• [Texto]
------------------------------------------------------------

La muerte de Jayne Wrightsman, cisne de Truman Capote, es el fin de una era

Coleccionista de arte y joyas y benefactora del Metropolitan Museum of Art, la íntima amiga de Jackie Kennedy reinventó ha fallecido esta semana a los 99 años

Foto: Jayne, junto a Jackie Kennedy. (Cordon Press)
Jayne, junto a Jackie Kennedy. (Cordon Press)

Ricas, educadas, elegantes y hermosas. Así eran los 'cisnes' de Truman Capote. Mujeres de la alta sociedad de los años 50 como la hermana de Jackie Kennedy, Lee Radziwill, Babe Paley, Slim Keith, Marella Agnelli o Jayne Wrightsman, que acaba de fallecer en su casa de la avenida 820th de Nueva York a los 99 años.

Wrightsman, viuda del millonario petrolero Charles B. Wrightsman, pudo ser una nueva rica pero su gusto refinado y su estilo fueron un calculado homenaje a una aristocrática forma de vida que ella reinventó y a la que sobrevivió.

Amasó junto a su marido una impresionante colección de arte con cuadros de Delacroix, El Greco, Rubens o Vermeer, que donaron al MET, del que fue una de sus más grandes benefactoras. El matrimonio también fue mecenas del Museo Británico, el Louvre o el Hermitage de San Petersburgo.

Su muerte significa el final de un noble linaje de poderosas mujeres, aunque sus orígenes irónicamente no tuvieron nada de nobles y sí de humildes. Nacida Jane Kirkman Larkin en Flint, Michigan, de joven trabajó como modelo hasta que en 1938 conoció a un recién divorciado barón del petróleo de Oklahoma que se acabaría convirtiendo en su marido.

------------------------------------------------------------

• [Datos sin procesar]

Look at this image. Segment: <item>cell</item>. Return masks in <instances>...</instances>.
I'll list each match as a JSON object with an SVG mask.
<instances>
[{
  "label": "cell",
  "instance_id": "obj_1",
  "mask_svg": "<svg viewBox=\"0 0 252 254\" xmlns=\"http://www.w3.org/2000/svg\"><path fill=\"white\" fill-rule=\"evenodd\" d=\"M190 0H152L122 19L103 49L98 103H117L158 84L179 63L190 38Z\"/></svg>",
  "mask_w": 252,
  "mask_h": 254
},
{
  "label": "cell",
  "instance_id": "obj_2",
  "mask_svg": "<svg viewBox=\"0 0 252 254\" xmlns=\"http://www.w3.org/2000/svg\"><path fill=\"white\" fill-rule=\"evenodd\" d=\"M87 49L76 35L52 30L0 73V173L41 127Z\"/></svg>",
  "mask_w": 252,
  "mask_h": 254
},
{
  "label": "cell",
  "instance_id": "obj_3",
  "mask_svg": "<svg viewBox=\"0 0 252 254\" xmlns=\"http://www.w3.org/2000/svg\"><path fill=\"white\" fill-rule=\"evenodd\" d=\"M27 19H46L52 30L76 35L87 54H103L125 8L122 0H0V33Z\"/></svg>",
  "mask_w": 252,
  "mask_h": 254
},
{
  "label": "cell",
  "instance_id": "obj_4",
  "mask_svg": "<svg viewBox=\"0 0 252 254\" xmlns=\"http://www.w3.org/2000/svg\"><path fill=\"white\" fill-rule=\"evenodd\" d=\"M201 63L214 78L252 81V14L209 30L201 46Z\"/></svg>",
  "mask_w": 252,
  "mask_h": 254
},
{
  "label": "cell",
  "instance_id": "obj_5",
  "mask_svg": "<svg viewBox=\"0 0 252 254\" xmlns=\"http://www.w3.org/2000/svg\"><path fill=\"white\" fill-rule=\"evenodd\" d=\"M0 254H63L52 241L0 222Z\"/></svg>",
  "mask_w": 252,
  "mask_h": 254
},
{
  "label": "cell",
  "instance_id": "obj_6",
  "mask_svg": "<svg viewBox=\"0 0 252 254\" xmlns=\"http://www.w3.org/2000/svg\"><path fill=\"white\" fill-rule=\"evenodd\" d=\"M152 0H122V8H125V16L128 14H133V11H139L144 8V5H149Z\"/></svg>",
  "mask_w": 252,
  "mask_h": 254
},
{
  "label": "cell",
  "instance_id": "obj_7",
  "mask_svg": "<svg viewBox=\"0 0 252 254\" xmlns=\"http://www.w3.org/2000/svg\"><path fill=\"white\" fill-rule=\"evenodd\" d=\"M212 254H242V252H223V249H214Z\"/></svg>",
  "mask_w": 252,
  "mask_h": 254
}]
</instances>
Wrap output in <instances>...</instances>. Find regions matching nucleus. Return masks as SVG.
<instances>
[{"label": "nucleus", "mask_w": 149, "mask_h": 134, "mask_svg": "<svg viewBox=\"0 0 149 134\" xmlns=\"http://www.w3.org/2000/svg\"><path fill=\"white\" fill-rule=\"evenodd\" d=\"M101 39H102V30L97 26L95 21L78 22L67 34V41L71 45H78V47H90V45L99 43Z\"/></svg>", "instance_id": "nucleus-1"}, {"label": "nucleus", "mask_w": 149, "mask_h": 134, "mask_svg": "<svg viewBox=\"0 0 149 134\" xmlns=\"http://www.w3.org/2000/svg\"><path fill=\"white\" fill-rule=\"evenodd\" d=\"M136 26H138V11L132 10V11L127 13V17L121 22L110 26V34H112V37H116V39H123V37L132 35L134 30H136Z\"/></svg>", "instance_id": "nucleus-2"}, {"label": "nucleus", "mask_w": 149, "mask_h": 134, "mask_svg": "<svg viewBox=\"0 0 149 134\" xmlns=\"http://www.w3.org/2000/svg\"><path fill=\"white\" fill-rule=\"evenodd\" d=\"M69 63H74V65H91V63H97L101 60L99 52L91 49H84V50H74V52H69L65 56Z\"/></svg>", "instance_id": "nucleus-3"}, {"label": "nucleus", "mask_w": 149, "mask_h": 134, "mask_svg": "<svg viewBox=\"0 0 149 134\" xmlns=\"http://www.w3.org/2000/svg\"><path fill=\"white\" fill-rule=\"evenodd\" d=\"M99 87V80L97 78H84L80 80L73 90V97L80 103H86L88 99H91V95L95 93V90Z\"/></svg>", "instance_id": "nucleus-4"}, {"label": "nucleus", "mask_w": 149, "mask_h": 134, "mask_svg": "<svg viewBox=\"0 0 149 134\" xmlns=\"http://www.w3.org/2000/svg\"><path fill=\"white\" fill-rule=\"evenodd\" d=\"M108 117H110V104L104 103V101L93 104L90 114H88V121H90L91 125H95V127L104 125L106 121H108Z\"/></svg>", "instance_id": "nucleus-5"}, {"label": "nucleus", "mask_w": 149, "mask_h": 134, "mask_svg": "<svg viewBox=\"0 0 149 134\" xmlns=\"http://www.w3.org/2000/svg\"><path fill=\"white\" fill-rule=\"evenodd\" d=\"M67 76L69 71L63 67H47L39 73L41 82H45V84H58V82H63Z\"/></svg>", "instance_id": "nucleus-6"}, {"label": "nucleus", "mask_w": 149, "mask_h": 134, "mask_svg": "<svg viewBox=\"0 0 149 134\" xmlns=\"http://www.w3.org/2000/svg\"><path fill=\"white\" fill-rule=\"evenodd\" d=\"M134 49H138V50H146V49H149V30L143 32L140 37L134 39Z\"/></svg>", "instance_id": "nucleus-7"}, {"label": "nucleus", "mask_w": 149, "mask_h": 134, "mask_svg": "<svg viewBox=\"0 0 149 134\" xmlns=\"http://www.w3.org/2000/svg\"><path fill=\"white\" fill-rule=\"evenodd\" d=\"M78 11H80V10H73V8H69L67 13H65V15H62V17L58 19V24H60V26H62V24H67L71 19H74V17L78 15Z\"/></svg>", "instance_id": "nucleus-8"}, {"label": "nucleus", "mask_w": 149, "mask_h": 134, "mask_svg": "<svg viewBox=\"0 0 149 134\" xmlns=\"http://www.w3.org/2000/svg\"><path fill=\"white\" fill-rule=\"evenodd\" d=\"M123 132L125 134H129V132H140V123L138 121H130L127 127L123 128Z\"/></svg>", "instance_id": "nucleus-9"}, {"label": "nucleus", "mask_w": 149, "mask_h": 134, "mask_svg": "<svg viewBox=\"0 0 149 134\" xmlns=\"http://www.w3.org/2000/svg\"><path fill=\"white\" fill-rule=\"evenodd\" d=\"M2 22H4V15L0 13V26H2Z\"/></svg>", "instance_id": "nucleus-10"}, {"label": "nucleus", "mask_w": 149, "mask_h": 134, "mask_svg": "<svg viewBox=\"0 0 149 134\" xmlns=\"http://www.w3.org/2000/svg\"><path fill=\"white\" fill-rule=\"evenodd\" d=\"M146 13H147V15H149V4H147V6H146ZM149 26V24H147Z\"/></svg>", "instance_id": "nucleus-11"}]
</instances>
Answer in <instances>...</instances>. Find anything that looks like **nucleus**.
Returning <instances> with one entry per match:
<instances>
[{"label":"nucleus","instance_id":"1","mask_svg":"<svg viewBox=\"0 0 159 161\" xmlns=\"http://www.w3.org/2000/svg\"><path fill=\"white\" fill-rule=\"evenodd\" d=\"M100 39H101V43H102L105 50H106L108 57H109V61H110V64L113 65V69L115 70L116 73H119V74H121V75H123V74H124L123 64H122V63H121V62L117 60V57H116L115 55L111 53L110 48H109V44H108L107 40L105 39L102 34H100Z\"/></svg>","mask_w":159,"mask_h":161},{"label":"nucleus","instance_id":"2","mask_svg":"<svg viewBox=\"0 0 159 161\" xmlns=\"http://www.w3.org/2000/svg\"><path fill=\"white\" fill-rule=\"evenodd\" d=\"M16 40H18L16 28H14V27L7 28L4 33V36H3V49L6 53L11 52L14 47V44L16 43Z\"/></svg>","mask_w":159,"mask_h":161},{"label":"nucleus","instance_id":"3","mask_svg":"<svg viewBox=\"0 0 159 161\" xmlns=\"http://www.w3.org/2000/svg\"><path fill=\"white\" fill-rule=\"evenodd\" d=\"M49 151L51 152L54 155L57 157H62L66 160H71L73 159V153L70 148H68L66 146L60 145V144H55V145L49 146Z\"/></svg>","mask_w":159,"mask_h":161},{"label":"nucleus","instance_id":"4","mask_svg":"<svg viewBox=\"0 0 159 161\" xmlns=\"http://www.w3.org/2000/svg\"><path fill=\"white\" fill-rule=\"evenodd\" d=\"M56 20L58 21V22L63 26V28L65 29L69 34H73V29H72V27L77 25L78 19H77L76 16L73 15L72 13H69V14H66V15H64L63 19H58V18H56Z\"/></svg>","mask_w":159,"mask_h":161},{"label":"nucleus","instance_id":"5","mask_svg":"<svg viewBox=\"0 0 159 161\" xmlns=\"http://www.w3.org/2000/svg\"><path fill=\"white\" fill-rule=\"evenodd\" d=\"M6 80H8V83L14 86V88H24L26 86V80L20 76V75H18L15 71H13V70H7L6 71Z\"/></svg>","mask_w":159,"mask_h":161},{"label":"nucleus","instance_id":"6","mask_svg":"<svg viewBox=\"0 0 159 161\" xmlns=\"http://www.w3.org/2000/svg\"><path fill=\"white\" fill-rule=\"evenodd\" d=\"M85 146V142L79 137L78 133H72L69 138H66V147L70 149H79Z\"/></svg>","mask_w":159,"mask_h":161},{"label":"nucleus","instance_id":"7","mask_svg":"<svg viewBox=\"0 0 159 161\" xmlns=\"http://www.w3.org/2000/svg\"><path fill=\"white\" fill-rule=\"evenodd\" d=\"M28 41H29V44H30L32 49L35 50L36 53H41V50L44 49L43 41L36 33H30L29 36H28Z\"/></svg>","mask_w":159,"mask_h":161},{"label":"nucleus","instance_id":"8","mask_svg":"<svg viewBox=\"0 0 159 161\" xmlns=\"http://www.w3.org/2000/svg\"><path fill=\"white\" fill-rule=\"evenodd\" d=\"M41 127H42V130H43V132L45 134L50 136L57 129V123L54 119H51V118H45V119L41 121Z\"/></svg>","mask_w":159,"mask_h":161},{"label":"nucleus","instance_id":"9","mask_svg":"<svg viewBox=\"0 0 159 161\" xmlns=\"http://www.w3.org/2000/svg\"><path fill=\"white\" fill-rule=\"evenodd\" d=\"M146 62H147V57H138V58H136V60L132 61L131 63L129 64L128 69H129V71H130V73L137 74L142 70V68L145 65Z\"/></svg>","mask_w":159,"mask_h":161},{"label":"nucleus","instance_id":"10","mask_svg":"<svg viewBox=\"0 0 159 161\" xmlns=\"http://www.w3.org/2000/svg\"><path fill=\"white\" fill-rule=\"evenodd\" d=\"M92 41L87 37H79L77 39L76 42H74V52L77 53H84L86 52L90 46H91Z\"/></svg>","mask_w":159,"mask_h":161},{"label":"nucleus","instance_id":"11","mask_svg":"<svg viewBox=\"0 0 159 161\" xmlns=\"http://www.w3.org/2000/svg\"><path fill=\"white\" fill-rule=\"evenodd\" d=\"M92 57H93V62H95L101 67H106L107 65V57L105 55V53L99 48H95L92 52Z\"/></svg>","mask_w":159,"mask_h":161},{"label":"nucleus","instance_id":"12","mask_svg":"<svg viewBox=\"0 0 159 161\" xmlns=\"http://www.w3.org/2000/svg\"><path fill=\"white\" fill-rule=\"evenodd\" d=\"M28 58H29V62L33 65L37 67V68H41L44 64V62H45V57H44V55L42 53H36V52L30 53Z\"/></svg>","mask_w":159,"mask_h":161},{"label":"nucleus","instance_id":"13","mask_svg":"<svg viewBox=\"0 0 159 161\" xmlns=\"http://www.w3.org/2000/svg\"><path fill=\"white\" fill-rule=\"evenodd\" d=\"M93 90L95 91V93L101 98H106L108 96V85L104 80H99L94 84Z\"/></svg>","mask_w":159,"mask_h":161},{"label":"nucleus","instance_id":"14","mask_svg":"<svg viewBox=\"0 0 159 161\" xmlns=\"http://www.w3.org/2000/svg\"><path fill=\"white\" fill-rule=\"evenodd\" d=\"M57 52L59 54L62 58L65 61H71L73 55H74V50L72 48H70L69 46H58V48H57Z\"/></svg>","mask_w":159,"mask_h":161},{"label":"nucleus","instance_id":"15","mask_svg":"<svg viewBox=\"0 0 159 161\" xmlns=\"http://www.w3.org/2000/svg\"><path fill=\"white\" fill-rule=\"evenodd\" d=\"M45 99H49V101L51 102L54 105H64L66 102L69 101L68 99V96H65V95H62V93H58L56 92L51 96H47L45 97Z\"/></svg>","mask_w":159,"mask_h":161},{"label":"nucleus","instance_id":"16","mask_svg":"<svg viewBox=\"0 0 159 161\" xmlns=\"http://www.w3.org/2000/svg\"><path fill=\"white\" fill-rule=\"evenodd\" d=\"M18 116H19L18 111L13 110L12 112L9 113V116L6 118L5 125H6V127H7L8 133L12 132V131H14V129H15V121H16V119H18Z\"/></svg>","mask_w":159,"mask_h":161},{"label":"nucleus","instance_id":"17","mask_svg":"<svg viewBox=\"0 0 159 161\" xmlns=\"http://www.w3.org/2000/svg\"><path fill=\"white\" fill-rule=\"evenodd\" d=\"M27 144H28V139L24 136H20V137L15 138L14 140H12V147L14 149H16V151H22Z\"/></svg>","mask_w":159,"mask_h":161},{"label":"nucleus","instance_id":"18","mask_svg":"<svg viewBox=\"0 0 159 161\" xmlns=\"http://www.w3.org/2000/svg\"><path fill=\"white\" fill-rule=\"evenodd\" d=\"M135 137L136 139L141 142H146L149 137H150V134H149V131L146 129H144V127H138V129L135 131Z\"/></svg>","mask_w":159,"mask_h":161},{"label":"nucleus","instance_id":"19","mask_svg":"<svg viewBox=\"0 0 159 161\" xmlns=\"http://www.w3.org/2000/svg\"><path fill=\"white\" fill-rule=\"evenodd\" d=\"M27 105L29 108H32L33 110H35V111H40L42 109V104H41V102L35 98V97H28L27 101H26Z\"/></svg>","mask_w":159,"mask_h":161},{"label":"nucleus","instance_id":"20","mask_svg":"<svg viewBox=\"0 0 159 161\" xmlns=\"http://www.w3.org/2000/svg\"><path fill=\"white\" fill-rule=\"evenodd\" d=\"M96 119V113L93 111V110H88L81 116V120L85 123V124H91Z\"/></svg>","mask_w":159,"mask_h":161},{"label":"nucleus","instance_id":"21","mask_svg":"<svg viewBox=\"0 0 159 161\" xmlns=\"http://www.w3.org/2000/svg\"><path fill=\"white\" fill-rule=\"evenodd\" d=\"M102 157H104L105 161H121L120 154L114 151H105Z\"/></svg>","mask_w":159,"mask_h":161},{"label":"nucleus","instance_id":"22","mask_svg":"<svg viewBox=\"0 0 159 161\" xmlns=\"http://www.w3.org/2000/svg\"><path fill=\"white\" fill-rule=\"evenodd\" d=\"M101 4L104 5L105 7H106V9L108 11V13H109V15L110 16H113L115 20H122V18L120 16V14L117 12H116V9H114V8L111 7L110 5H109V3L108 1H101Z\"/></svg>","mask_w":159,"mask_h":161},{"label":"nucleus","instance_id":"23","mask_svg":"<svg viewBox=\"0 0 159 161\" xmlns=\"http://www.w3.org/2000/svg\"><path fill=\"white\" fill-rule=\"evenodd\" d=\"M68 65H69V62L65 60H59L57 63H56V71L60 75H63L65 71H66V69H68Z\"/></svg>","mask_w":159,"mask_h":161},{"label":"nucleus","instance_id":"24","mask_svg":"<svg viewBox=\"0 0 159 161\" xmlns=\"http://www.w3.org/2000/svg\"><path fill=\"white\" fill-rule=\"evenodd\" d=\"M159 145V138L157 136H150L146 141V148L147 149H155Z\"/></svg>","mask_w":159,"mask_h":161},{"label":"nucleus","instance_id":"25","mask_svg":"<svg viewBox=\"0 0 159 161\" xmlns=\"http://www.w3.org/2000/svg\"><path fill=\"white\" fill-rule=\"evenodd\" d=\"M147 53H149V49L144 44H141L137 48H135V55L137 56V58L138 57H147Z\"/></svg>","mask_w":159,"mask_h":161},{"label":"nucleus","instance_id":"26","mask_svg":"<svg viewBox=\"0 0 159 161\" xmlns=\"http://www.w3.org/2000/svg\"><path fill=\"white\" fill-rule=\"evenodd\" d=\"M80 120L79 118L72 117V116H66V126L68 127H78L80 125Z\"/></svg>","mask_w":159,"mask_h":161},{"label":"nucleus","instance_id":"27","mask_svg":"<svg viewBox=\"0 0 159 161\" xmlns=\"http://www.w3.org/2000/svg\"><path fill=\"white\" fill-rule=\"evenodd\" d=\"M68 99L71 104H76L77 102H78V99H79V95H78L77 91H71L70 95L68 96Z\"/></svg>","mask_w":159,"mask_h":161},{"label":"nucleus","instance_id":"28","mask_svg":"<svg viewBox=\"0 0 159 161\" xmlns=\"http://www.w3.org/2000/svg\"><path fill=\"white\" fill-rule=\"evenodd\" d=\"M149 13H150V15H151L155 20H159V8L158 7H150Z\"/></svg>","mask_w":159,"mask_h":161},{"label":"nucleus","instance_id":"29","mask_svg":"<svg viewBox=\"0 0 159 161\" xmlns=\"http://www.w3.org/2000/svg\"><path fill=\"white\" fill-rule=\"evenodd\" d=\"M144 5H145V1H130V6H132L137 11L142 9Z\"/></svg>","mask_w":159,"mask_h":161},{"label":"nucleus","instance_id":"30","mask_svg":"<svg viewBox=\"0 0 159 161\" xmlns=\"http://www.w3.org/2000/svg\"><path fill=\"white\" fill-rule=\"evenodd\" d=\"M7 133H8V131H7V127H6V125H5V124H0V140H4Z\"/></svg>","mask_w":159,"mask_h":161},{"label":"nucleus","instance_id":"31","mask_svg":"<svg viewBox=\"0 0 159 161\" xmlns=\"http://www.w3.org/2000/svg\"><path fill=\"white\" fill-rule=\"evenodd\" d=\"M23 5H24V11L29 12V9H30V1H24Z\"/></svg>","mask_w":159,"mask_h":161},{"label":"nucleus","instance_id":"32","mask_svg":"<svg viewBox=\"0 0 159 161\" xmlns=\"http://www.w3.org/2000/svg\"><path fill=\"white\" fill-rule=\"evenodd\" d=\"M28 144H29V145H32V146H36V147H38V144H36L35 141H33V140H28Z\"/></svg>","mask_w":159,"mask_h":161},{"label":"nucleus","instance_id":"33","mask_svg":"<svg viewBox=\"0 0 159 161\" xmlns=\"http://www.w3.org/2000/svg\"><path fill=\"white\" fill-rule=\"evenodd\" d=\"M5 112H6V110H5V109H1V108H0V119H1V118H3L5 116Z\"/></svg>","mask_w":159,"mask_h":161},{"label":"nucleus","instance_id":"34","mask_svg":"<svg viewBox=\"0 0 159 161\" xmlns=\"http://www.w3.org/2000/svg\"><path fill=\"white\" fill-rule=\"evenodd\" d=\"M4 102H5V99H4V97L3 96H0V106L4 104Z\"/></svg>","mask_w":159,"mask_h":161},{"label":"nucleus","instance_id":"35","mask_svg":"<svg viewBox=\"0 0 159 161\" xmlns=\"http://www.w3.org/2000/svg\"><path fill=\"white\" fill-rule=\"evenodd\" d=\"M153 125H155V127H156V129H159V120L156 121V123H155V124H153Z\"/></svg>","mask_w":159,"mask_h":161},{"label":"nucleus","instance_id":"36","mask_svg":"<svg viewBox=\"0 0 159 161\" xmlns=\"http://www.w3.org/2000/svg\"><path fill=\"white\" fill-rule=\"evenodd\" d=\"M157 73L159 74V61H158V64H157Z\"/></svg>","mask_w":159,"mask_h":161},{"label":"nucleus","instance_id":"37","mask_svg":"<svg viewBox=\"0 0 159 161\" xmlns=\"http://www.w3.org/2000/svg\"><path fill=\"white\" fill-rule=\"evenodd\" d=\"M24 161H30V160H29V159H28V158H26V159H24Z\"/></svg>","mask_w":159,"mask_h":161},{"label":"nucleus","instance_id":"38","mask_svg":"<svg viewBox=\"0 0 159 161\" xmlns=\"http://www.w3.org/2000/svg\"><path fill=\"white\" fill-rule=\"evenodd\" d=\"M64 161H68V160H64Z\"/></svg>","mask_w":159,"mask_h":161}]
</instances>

------------------------------------------------------------

• [Tareas]
- 1) Reescriba en forma de lista el párrafo del artículo sobre Jayne Wrightsman que comienza con «Amasó junto a su marido», conservando sus datos principales.
- 2) Según el artículo sobre Jayne Wrightsman, ¿en qué año conoció ella al barón del petróleo que acabaría siendo su marido?
- 3) Prosiga el artículo sobre Jayne Wrightsman a partir de su último párrafo.
Los datos no desempeñan ningún papel en lo que aquí se solicita.

• [Sus respuestas]
- 1)
- Reunió con su marido una impresionante colección de arte, con cuadros de Delacroix, El Greco, Rubens y Vermeer.
- El matrimonio donó esas obras al MET, del que ella fue una de las mayores benefactoras.
- También fueron mecenas del Museo Británico, el Louvre y el Hermitage de San Petersburgo.

- 2) En 1938.

- 3)
[Leer más: Adiós a la hermana de Jackie Kennedy: una vida marcada por la muerte de su hijo]

Los Wrightsman se mudaron a Nueva York decididos a dejar su huella en la alta sociedad de Manhattan y el coleccionismo de arte fue su billete de entrada a ese elitista grupo. Charlie jugó a ser Pigmalión con su esposa contratando tutores que le enseñaran francés, protocolo, decoración y arte.

Autorretrato de Rubens, una de las obras donadas por el matrimonio al MET.
Autorretrato de Rubens, una de las obras donadas por el matrimonio al MET.

Durante los años 50 el tesoro artístico que fueron acumulando creció hasta convertirse en una de las mayores colecciones de cuadros y muebles franceses del mundo. Jayne elegía y Charlie negociaba el precio. Para 1966 un inventario de sus posesiones registraba que algunas habían pertenecido a Luis XIV, María Antonieta o Renoir. Pero su riqueza no les había garantizado el respeto que tanto buscaban.

Sería su amistad con Jackie Kennedy, a la que ayudó a buscar casa donde instalarse tras el asesinato de su marido, la que por fin les introdujo en el máximo nivel de la alta sociedad del momento.

Jayne paseando a su caniche en NY. (Cordon Press)
Jayne paseando a su caniche en NY. (Cordon Press)

Cuando su marido murió a los 90 años en 1986 ella heredó su fortuna al completo y por fin pudo brillar en solitario. En parte gracias a ella, miembro ya la junta directiva junto a Anette de la Renta, en los noventa el MET era el Versalles de Nueva York.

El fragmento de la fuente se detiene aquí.